An AI system cannot tell you where and when a crime will happen any more than a psychic can tell you what the next lottery numbers will be.
Thus, the purpose these AI systems serve is to give leaders somewhere to pass the buck when the only answer they have for the tough questions is one that will tank their business.
- Why does law enforcement overpolice minority communities?
- Why do judges issue stiffer sentences to Black men without priors than white men with criminal records?
- Why does almost every successful STEM company in the world hire mostly straight, white, male work-forces?
- Why do Black families fail to secure home loans at the same rates or amounts as white families who make less and have worse credit?
Now, thanks to these bullshit AI systems that don’t actually work, the answer to all of those questions is “because the algorithm said so.”
Currently, governments and organizations around the world are harrumphing, hemming, and hawing over how best to “fix” these systems.
They want third-party corporate auditors to ensure the systems are functioning properly. Translation: they want a company that can be externally incentivized to ensure their clients (the companies) are happy with the results of their audits.
They want government agencies to ensure compliance. Translation: they want bureaucrats who know less about AI than the laypersons using the systems to ensure that the companies using them keep their paperwork up to date.
They want self-auditing. Translation: the same companies who’ve been hiring straight white men almost exclusively for decades, while claiming that they don’t have discriminatory hiring practices, can continue doing exactly what they’ve been doing without fear of any accountability.
There is only one solution to the problem of AI systems designed to dictate human outcomes: delete them. Trash them. Throw them away.
They’re as useful as a grocery store full of spoiled, rotten food. They’re as smart as my dumb old, lovable dog who once spent 10 minutes soliciting pets and snuggles from a psychopath who would go on to kill three adults and a toddler, as they slept, for no apparent reason.
I never held that against the dog because I’m not an idiot. I never thought it was my dog’s job to decide which humans were good, which were deserving, and which were valuable.
That’s a really, really stupid job for a dog. And an even stupider one for AI.
The last argument I’ll touch on is the dumbest. It’s “you can avoid discrimination by removing identifiable information from the data it parses.”

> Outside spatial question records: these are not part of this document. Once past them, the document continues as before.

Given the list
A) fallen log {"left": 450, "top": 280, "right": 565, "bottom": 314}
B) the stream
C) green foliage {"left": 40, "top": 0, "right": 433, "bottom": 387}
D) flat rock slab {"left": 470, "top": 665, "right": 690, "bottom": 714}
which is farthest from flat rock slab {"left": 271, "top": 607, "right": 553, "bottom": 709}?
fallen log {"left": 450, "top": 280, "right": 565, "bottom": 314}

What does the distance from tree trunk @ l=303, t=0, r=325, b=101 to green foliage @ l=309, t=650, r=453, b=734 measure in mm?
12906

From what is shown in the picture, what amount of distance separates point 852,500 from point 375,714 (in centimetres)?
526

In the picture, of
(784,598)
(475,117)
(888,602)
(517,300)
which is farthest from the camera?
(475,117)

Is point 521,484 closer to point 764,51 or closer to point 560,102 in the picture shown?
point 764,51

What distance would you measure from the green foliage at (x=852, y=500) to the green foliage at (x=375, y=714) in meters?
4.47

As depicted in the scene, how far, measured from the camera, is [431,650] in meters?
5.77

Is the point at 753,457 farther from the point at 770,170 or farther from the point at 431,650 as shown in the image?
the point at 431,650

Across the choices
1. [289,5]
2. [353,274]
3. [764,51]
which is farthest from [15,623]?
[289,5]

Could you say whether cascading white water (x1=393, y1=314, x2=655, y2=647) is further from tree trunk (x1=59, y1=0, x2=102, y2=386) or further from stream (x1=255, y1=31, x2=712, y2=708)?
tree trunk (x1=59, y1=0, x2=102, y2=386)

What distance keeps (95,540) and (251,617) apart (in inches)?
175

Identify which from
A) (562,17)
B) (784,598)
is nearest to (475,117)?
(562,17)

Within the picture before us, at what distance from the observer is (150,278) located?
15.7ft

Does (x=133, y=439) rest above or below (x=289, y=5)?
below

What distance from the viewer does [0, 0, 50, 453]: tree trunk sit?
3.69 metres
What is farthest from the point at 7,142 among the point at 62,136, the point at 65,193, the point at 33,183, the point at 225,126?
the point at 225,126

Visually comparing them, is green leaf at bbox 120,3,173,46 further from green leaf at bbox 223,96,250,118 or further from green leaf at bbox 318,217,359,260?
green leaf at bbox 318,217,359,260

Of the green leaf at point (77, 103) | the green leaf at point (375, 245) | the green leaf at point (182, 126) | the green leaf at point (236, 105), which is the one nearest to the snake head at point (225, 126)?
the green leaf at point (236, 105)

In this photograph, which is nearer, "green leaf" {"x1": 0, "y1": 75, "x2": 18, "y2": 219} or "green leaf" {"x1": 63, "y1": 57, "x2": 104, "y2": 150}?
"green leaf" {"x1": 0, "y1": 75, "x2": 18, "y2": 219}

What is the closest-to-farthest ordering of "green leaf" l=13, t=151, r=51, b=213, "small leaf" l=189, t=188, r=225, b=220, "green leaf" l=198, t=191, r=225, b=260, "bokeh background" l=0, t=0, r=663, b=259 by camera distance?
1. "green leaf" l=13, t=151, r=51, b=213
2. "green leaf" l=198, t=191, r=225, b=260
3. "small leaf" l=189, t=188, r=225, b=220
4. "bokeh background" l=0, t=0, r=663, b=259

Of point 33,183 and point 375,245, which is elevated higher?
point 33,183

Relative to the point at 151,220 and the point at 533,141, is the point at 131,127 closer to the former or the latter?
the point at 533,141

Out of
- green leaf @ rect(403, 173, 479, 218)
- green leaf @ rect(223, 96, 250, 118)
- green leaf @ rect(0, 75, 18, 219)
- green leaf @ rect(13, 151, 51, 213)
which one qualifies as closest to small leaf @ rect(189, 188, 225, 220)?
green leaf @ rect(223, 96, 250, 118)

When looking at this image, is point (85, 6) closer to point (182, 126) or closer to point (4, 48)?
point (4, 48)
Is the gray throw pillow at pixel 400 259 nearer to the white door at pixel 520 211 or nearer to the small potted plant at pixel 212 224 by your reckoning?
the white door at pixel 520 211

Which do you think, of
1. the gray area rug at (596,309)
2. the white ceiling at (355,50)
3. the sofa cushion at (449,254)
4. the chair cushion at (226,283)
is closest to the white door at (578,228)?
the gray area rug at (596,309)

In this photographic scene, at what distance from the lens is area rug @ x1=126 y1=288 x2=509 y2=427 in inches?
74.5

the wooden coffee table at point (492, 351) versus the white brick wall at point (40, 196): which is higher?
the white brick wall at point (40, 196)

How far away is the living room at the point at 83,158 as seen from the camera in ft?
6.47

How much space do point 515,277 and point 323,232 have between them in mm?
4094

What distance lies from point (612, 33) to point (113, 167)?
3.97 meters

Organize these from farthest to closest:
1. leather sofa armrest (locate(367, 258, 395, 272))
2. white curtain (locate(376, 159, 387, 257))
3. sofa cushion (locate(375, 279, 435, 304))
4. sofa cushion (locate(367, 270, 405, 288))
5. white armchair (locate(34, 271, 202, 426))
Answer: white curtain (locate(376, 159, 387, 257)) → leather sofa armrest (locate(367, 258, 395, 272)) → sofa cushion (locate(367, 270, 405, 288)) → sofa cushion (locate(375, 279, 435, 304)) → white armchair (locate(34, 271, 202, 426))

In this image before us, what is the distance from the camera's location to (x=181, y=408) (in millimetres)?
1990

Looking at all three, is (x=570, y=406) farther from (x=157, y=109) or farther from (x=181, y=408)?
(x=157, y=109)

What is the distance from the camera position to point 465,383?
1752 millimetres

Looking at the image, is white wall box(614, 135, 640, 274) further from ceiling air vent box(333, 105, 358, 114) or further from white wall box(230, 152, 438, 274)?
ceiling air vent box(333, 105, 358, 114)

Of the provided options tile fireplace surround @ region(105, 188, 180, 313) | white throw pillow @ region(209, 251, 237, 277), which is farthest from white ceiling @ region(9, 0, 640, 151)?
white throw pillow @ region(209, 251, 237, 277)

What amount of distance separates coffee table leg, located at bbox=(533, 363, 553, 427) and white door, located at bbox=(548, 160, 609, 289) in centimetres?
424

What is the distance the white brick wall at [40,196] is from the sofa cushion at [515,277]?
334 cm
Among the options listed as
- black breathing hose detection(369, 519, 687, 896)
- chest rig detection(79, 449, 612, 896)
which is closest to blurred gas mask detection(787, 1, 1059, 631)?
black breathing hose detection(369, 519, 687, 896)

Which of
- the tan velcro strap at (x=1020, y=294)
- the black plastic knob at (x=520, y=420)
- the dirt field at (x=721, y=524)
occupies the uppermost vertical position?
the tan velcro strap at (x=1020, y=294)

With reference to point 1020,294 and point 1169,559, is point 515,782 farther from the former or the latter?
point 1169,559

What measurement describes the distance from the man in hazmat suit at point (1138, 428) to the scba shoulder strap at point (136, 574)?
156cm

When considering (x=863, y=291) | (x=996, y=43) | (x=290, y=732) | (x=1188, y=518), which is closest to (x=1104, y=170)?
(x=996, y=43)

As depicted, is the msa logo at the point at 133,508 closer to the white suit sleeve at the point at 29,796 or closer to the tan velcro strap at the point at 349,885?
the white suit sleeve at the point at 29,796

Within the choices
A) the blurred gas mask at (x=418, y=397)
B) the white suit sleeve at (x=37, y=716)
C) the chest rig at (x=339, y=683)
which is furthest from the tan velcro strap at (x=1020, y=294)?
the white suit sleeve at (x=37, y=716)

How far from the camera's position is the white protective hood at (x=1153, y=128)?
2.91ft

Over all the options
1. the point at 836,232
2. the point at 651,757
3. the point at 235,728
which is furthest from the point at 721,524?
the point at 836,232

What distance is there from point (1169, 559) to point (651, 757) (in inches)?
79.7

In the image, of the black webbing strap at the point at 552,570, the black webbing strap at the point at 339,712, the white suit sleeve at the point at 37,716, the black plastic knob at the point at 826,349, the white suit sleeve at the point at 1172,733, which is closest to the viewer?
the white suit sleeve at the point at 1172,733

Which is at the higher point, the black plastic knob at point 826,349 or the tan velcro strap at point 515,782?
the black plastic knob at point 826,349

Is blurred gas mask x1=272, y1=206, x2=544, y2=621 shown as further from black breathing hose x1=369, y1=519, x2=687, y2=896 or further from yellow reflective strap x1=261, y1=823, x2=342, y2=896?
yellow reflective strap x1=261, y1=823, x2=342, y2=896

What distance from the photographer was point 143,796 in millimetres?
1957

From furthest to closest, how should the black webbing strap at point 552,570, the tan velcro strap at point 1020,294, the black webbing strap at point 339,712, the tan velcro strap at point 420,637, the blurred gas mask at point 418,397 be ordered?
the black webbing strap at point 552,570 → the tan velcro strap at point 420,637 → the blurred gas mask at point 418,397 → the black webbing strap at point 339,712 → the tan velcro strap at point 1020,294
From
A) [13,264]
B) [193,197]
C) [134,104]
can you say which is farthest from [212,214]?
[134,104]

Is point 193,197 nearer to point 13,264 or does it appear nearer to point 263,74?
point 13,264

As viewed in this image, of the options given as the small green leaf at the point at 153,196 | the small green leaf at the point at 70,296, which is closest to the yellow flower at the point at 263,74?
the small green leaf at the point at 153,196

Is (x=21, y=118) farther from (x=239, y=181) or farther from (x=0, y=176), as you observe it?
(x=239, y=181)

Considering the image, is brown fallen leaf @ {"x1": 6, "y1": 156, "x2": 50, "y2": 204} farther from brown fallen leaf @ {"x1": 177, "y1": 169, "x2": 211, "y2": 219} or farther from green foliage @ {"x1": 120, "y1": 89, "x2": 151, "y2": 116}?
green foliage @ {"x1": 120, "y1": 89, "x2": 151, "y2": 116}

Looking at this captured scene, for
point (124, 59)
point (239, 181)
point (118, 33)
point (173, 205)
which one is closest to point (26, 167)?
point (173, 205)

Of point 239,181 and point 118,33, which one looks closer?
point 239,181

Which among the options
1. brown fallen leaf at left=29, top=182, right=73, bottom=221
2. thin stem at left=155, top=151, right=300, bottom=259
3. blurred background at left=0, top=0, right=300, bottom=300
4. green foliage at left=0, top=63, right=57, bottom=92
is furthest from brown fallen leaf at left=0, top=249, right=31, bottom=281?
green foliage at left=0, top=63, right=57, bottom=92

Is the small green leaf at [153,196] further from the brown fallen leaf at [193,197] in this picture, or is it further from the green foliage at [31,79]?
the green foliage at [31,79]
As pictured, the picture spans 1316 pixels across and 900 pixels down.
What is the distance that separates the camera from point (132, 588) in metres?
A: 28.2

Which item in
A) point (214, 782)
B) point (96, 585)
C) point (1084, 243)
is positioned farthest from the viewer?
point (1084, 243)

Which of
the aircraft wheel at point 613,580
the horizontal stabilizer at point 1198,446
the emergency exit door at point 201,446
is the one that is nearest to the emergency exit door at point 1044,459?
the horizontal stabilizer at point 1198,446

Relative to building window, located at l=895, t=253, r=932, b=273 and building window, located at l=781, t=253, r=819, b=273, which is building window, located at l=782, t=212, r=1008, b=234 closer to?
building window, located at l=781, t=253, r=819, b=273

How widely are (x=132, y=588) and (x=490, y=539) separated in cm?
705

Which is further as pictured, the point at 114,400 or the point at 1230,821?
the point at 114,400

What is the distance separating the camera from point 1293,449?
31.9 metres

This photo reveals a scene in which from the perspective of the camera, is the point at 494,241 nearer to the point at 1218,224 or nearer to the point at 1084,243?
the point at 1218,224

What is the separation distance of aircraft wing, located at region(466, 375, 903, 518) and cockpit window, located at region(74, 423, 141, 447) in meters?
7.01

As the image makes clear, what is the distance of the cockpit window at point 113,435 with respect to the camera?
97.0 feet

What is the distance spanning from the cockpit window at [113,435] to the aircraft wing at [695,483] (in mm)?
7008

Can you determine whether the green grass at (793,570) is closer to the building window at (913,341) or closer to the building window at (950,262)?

You have to be pretty ignorant about how AI works to believe that. It’s like saying “I don’t see color, so I can’t be racist.”
The fact of the matter is that removing pertinent information such as race and gender makes it easier for AI systems and humans to discriminate against minorities.
Hiring managers and AI systems, for example, might both treat a gap in work history as a negative. If you have three candidates who are equal in every way except one of them has a six-month gap on their resume, you might be tempted to focus on the other two.
But what if the gap on the third is because of a disability, child-care, or other human situation?
The status quo punishes women for getting pregnant. It punishes people for getting cancer.
It punishes Black people for being accepted into prestigious colleges at a lower rate than their white, equally or less academically-talented counterparts. It punishes all minorities for not being pipelined from one company to another through network affiliations with existing employees at target outfits.
Furthermore, these AI systems are built from the ground up to punish neurodiverse individuals and those with physical disabilities that affect their speech, facial muscles, and ability to think, speak, and gesture like a neurotypical, abled person.
That, readers, is the epitome of harmful discrimination and thousands of corporations around the world have leaned into it.
We used to have to wonder if the people making decisions that affect human outcomes were bigots. Now, whenever they pass the buck to an AI, we don’t.